5 Obscure Looney Tunes Cartoons
We’re all familiar with Bugs Bunny, Daffy Duck, and Porky Pig, but what about Owl Jolson, Ralph Phillips, or the Dover Boys of Pimento University? Between the 1930s and 1960s, Looney Tunes and its sister series Merrie Melodies produced a number of animated shorts that don't feature any of the usual reoccurring characters. These cartoons are often visually experimental, entertaining, and downright weird. Here are five obscure Looney Tunes cartoons.
1. The Dover Boys of Pimento University (1942)
Steampunk Looney Tunes? Okay not quite, but this parody of the now-forgotten children’s series The Rover Boys is full of stylized early-20th-century goodness. The three Dover boys, Tom, Dick, and Larry, are playing hide-and-seek with “their” fiancée Dora Standpipe during a “gay outing in the park” when Dora is abducted by Dan Backslide, a mustache-twirling villain voiced loudly by Mel Blanc.
But while Dora may act like a damsel in distress, it’s Dan Backslide who needs saving in the end. This cartoon broke away from earlier animation styles by having the characters hold theatrical poses for a longer-than-usual time on screen. Between that and the all-human cast, the cartoon seemed so strange to Warner Brothers that it almost got director Chuck Jones fired.

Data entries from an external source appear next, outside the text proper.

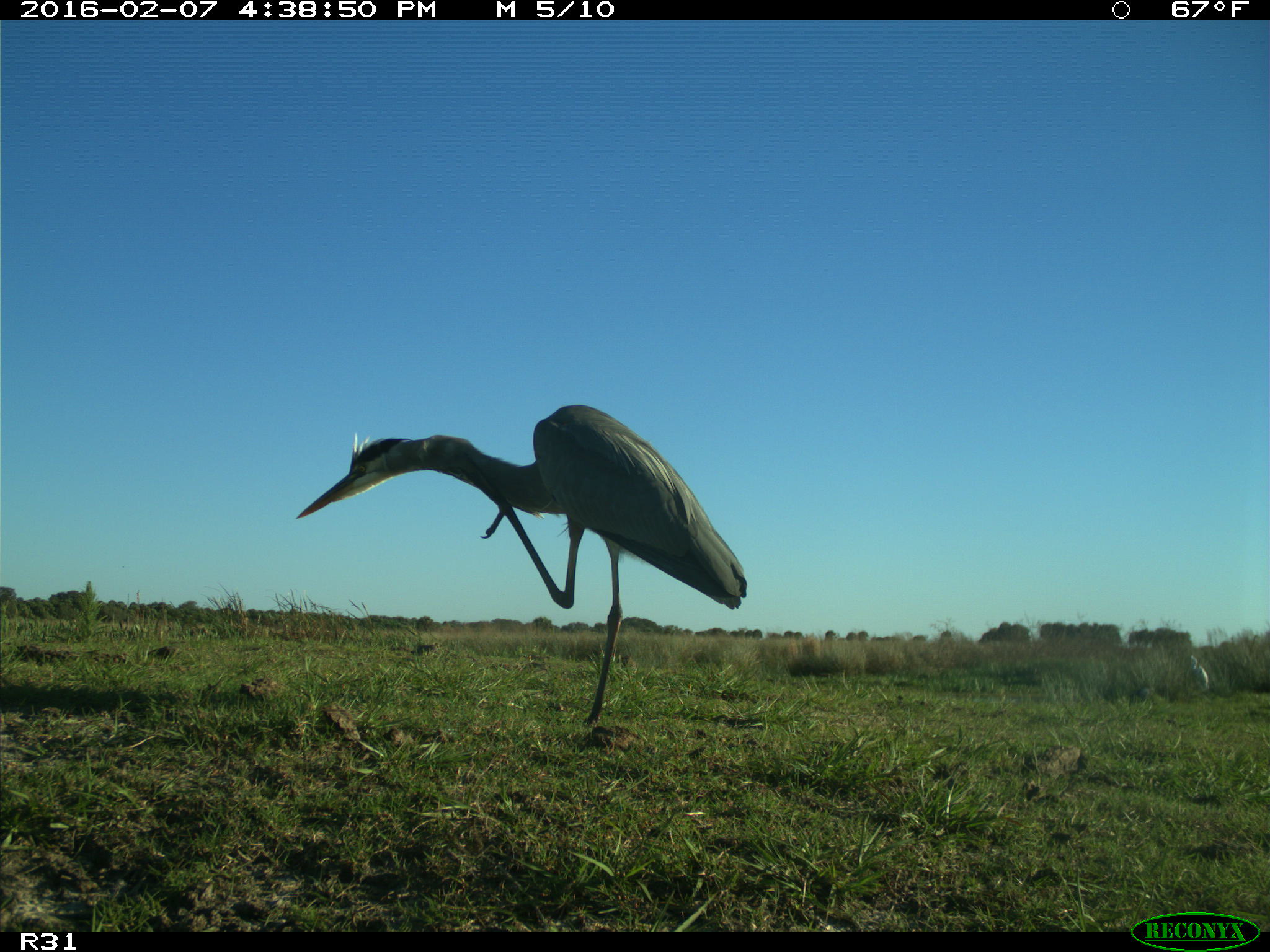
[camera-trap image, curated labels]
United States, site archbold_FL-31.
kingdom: Animalia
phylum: Chordata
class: Aves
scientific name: Aves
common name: birds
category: unidentified bird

2. The Three Little Bops (1957)
A version of “The Three Little Pigs” done all in jazz by trumpeter Shorty Rogers. The Three Little Bops are swinging jazz musicians and the Big Bad Wolf is a square who can’t jam, so the pigs throw him out. This makes the Wolf mad, so he tries to destroy the clubs the pigs are performing in, which are made of—you guessed it—hay, sticks, and bricks. The story doesn’t end well for the Wolf, but then again, it never does. Trivia on this cartoon: the movie Pulp Fiction references The Three Little Bops when Mia Wallace, played by Uma Thurman, tells John Travolta’s Vincent Vega, “Don’t be [square]” and draws an imaginary square in the air.
3. I Love To Singa (1936)
Another jazz-related Looney Tunes, this time a spoof of The Jazz Singer starring Al Jolson. A little owl named Owl Jolson loves to sing jazz, but his stern German parents want him to sing classical. Family strife ensues until a radio contest changes the father’s mind about his “jazz crooner,” turning I Love To Singa into an endearing tale about a family learning to love a child despite his differences. Al Jolson and Cab Calloway also performed the catchy song “I Love To Singa” in the movie The Singing Kid, which came out the same year. (Many years later, South Park also featured it in the episode "Cartman Gets an Anal Probe.") The cartoon hits some insensitive notes, making fun of stuttering and showing what seems to be a sexual assault between a telegram deliverer and a secretary, but man, that owl is cute.
4. From A to Z-Z-Z-Z (1954)
Ralph Phillips is a boy who can’t stop daydreaming.
Instead of paying attention in class, he imagines he can fly, fights his math problems on the chalkboard, flees from attacking Indians, deep sea dives, wins a boxing match, and turns into Douglas MacArthur. The cartoon, which seems modeled after the James Thurber’s short story “The Secret Life of Walter Mitty,” has a sequel, Boyhood Daze, where Ralph daydreams after being sent to his room for punishment. In fact, the Looney Tunes crew seemed to like Ralph Phillips. A grown-up version of the character appears in two army recruitment films: Drafty, Isn’t It? and 90 Days Wondering. It seems that Ralph becomes a military man in the end.
5. The Bear That Wasn’t (1967)
A morality tale about a bear whose habitat is replaced by a factory and who is convinced by Corporate America that he’s a “silly little man who needs a shave and wears a fur coat." While the cartoon, directed by Chuck Jones, was originally made for MGM, it was based on a children’s book of the same name written by Looney Tunes animator Frank Tashlin. Though the book was published in 1946, Tashlin waited 20 years to animate it, turning down Disney in the process. Unfortunately, he didn’t like the cartoon, feeling it ruined the message of his book and calling it a “terrible experience” in an interview. Be that as it may, the animation alone is worth watching here.